四つ目、あるべき場所で実際に一度走らせる。 スマホのものはスマホで開く、パソコンでざっと見て通したりしない。「パソコンでは良かったのに、実機だとボタンが押せない」で一度ならず痛い目に遭っている。
一版が数分、だから一度に三、四方向を作る
昔は一版のプロトタイプが高かったので、私はまず頭の中で案を「最適」の一つだけに絞ってから手を動かした――間違えるとコストが高かったからだ。
いまは一版が数分だ。この習慣を私は改めた。何を解決するかを考え抜いたあとは、いっそ AI に一度に三、四方向を作らせて並べて見る:リスト型を一版、カード型を一版、一気通貫を一版、段階誘導を一版。ブラウザに並べて隣り合わせで押してみると、どれがやりやすくて、どれがぎこちないか、頭の中で空想するよりずっとはっきり分かる。一方向を選んでから深く作り込むほうが、最初から一つに賭けて当てにいくより強い。

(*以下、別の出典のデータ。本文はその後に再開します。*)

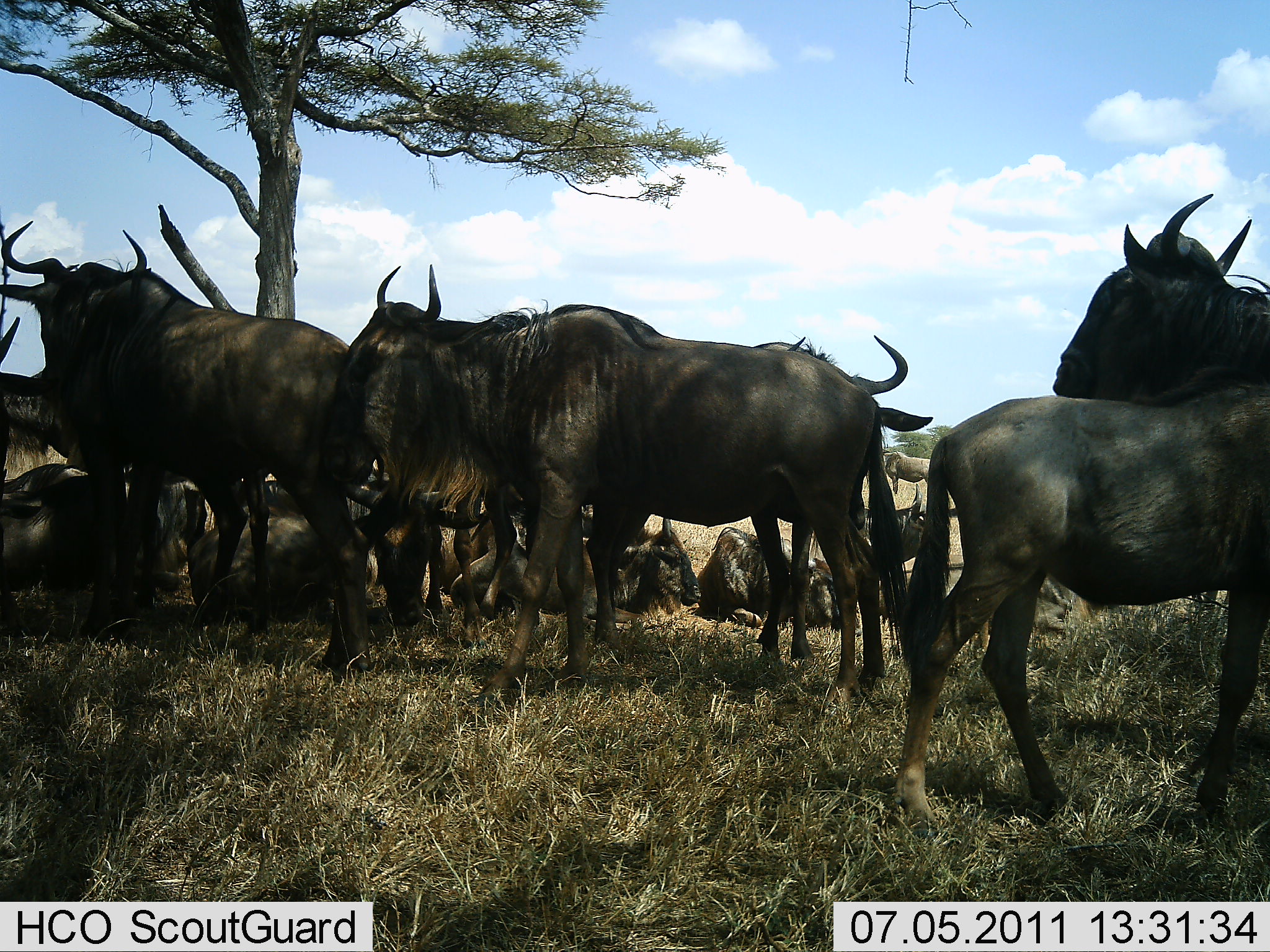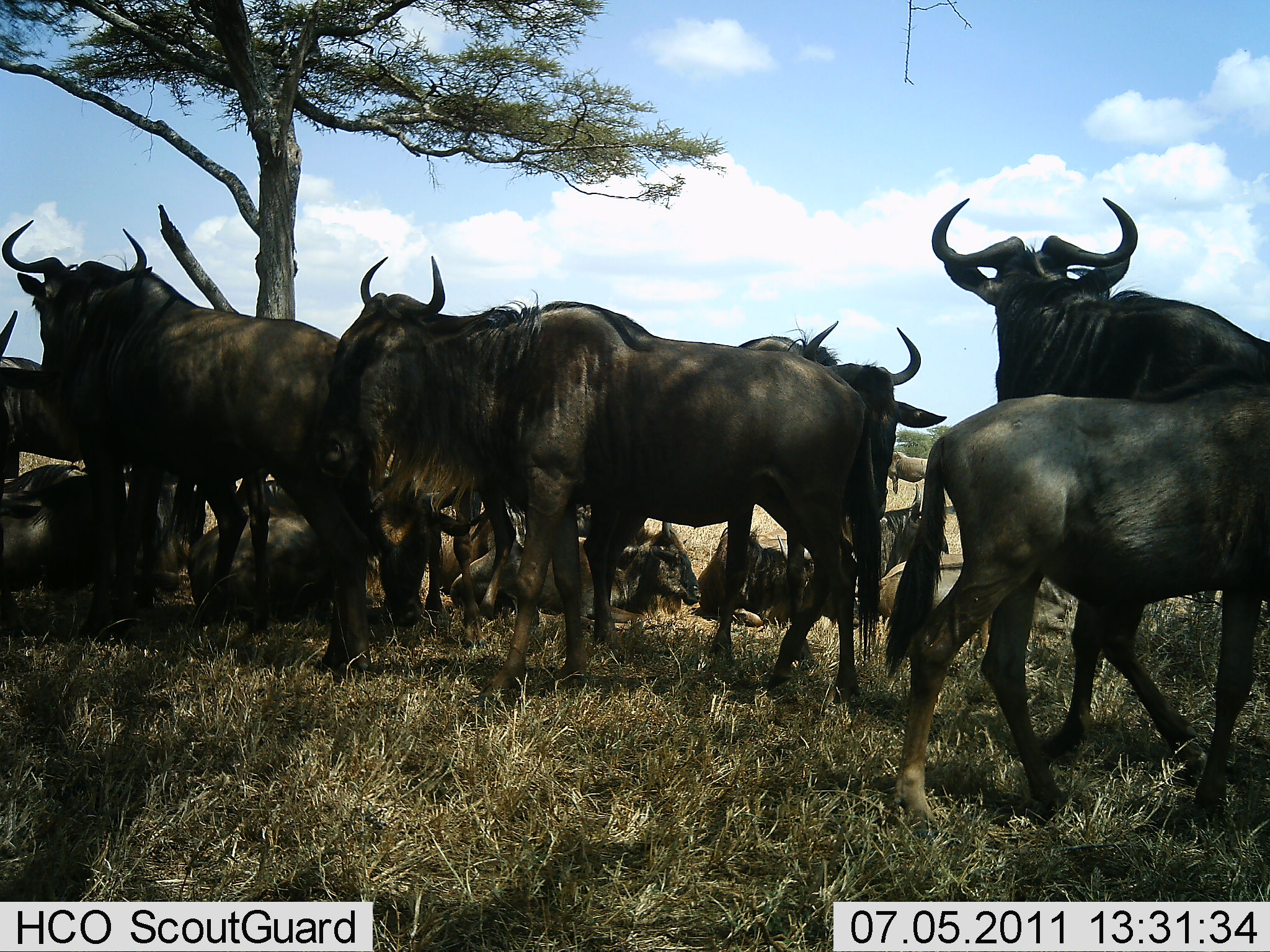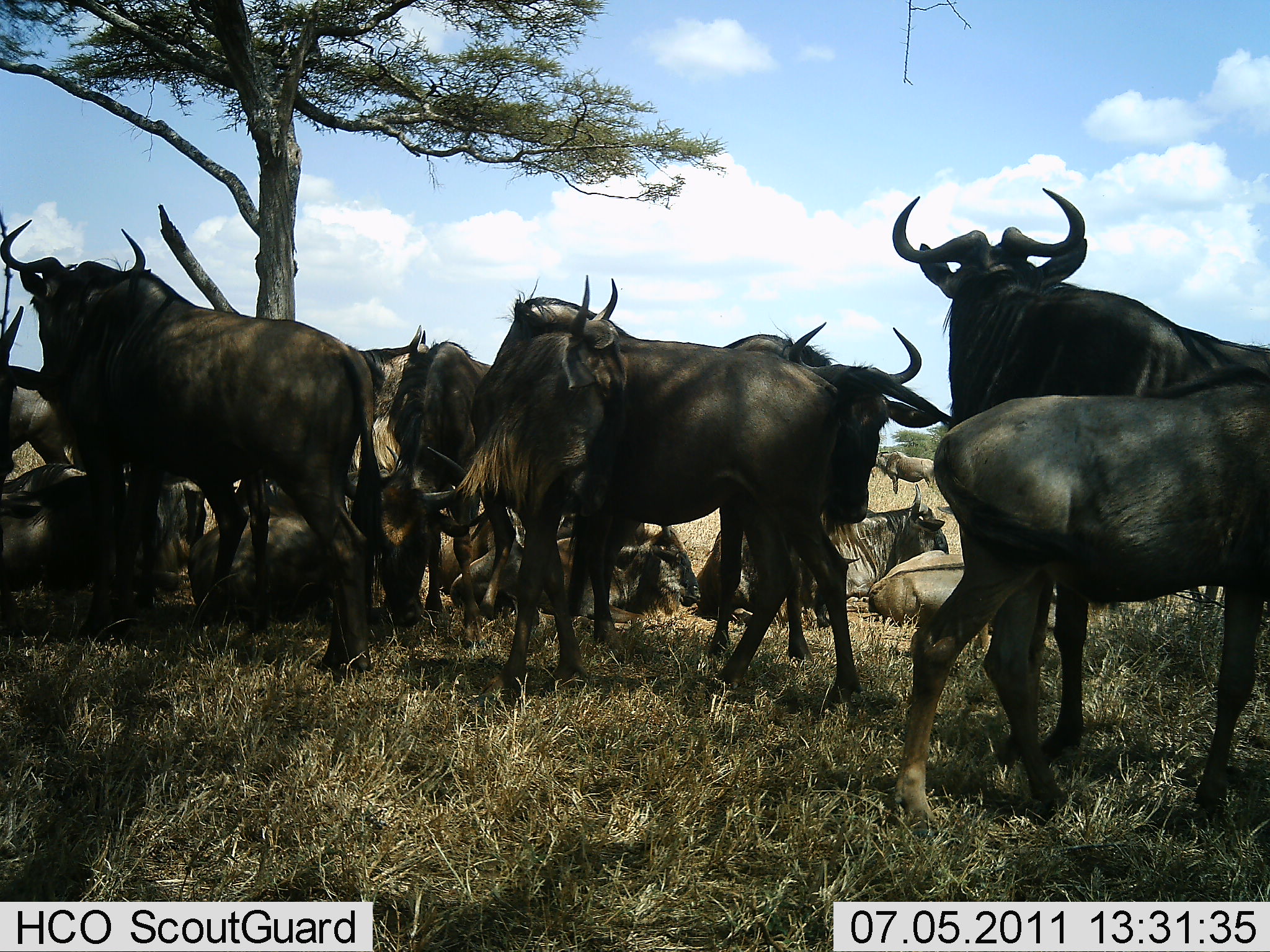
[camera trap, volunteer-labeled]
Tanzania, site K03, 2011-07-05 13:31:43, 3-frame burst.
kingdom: Animalia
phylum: Chordata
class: Mammalia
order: Artiodactyla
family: Bovidae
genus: Connochaetes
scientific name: Connochaetes taurinus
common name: blue wildebeest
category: wildebeest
Wildebeest (blue wildebeest) (Connochaetes taurinus), count 11-50. Behavior (volunteer vote fractions): standing 100%, resting 91%, moving 27%, interacting 9%. Young present (vote fraction): 0%. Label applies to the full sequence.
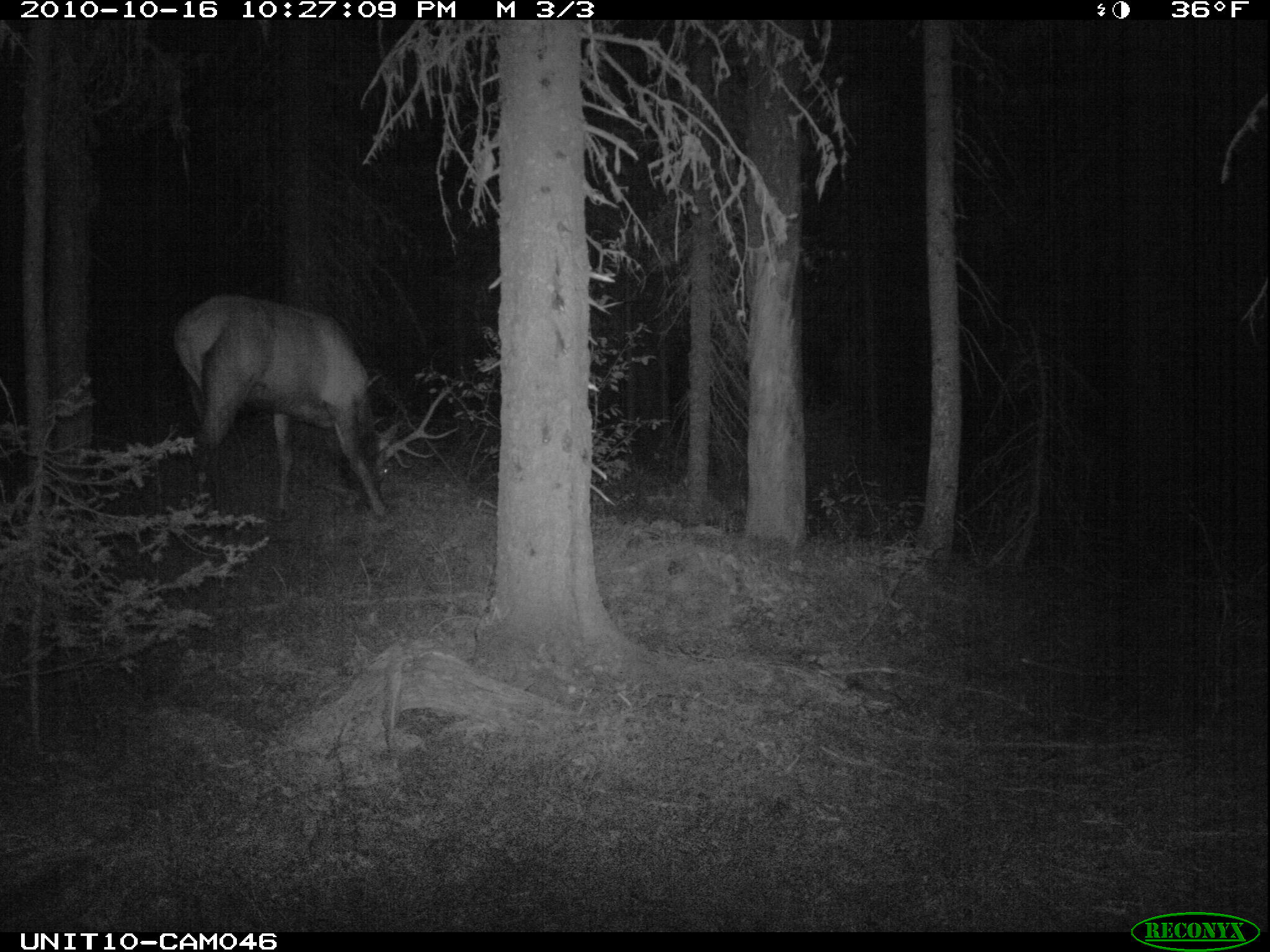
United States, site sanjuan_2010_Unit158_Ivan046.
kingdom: Animalia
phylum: Chordata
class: Mammalia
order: Artiodactyla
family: Cervidae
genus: Cervus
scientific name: Cervus elaphus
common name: red deer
Cervus elaphus (red deer).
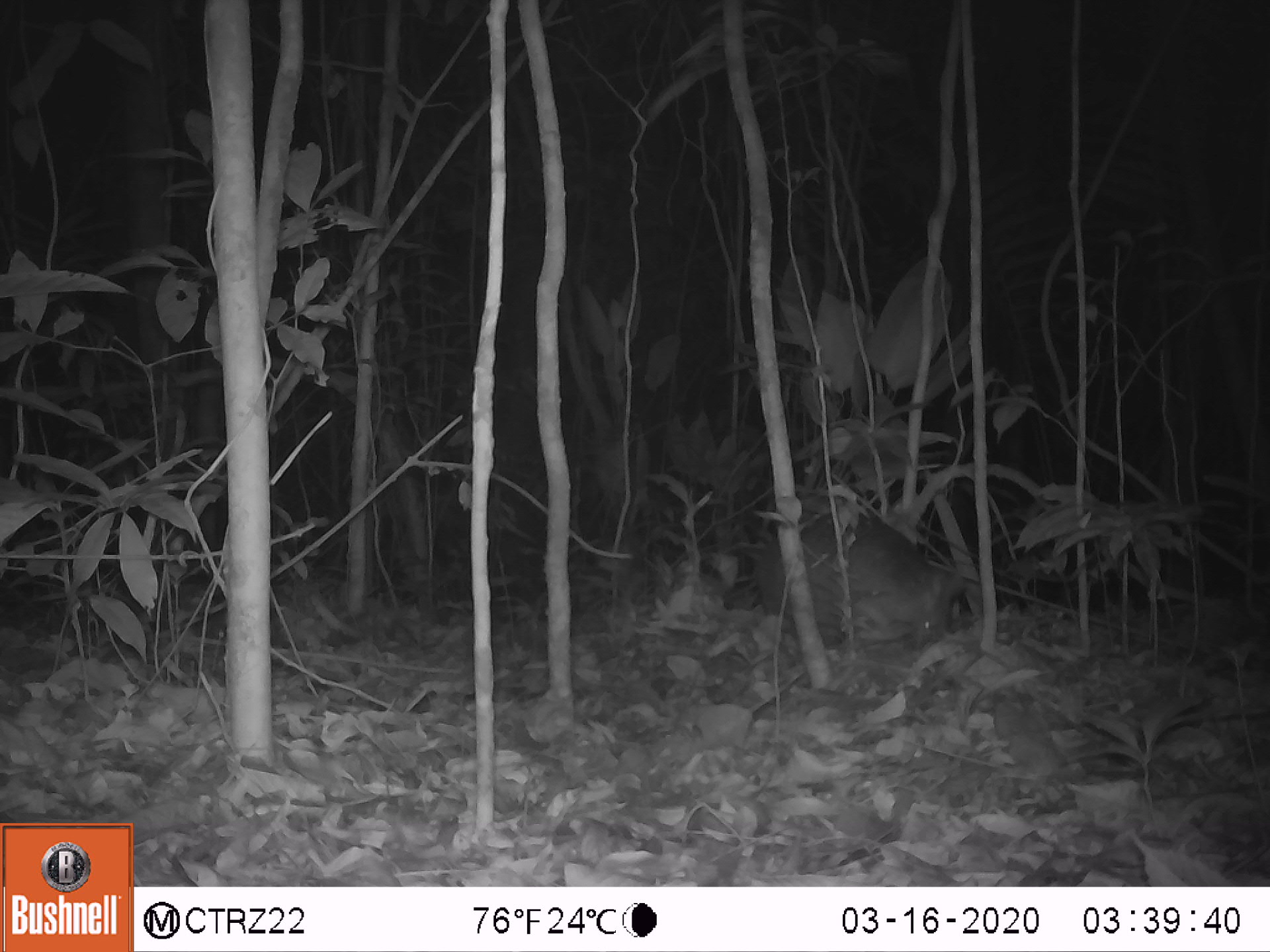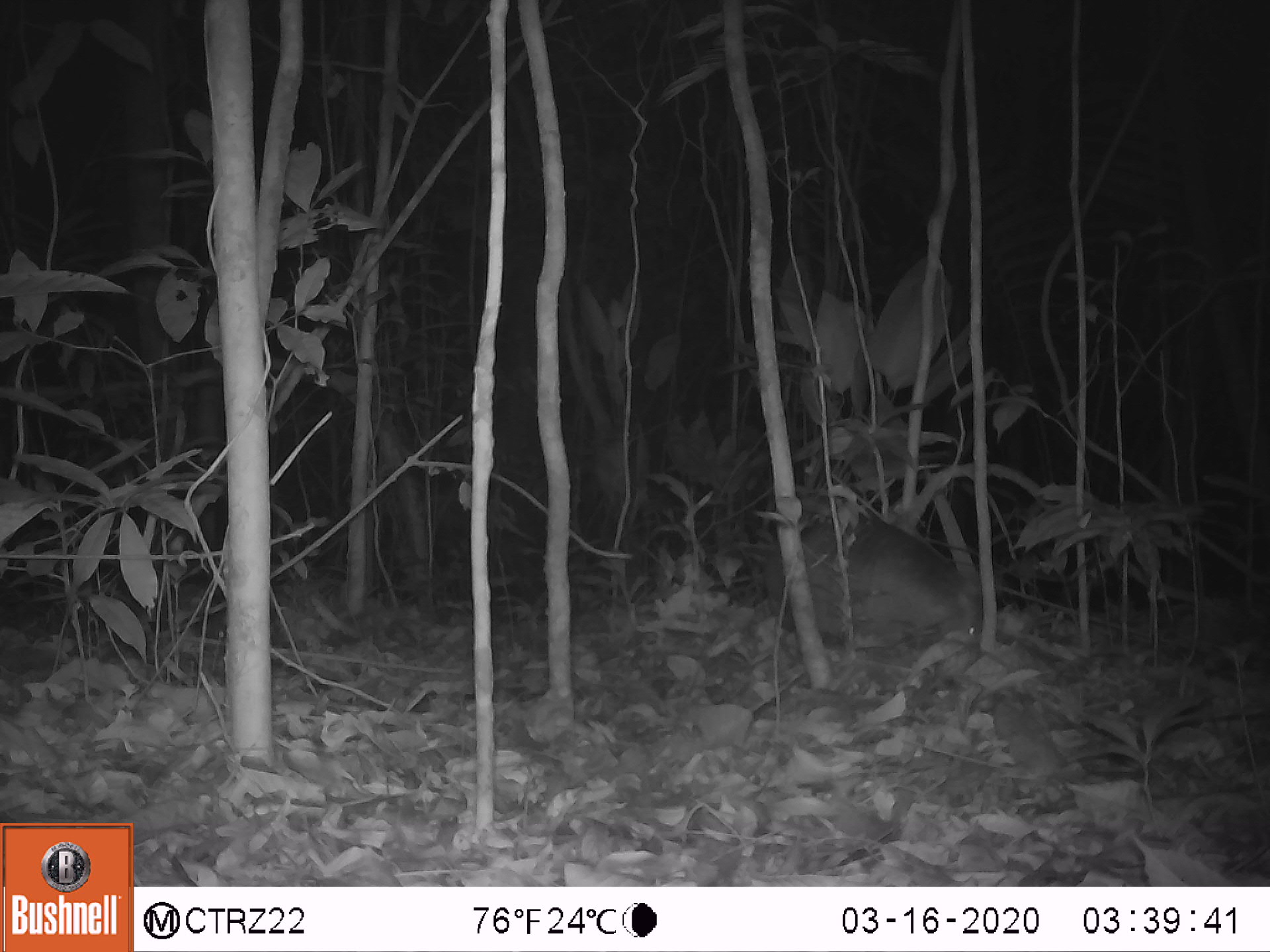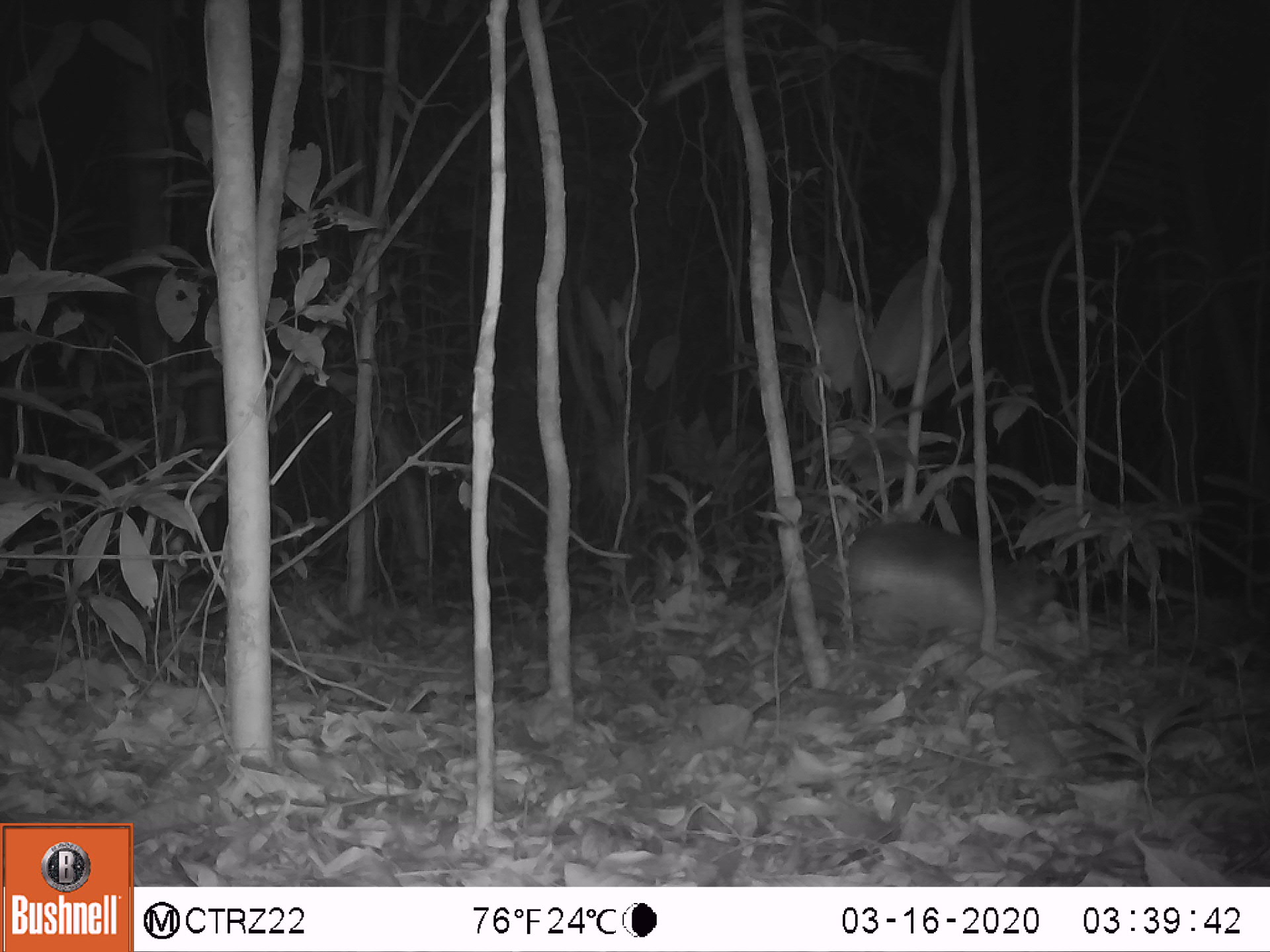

一つの午後で五方向を試す――これはワイヤーフレームを描いていた時代には、考えることすらできなかった。
唯一、私がずっと警戒しているのは、走るハイファイがあまりに本物すぎて、自分自身が第一版を見て「これでいい、出そう」と思ってしまうことだ。でもそれはただ「押せる」だけで、「出せる」までは十万八千里の隔たりがある――間にはまだ手をつけていない大量の境界ケース、性能、セキュリティ、本物のデータ量が挟まっている。この二つを私は何度か取り違えた。次回はちょうどこれを専門に語ろうと思う。
いま私は自分に、第一版のあともう二版作ることを強いている。私が律儀だからではない。第一版に何度も騙されてきたからだ。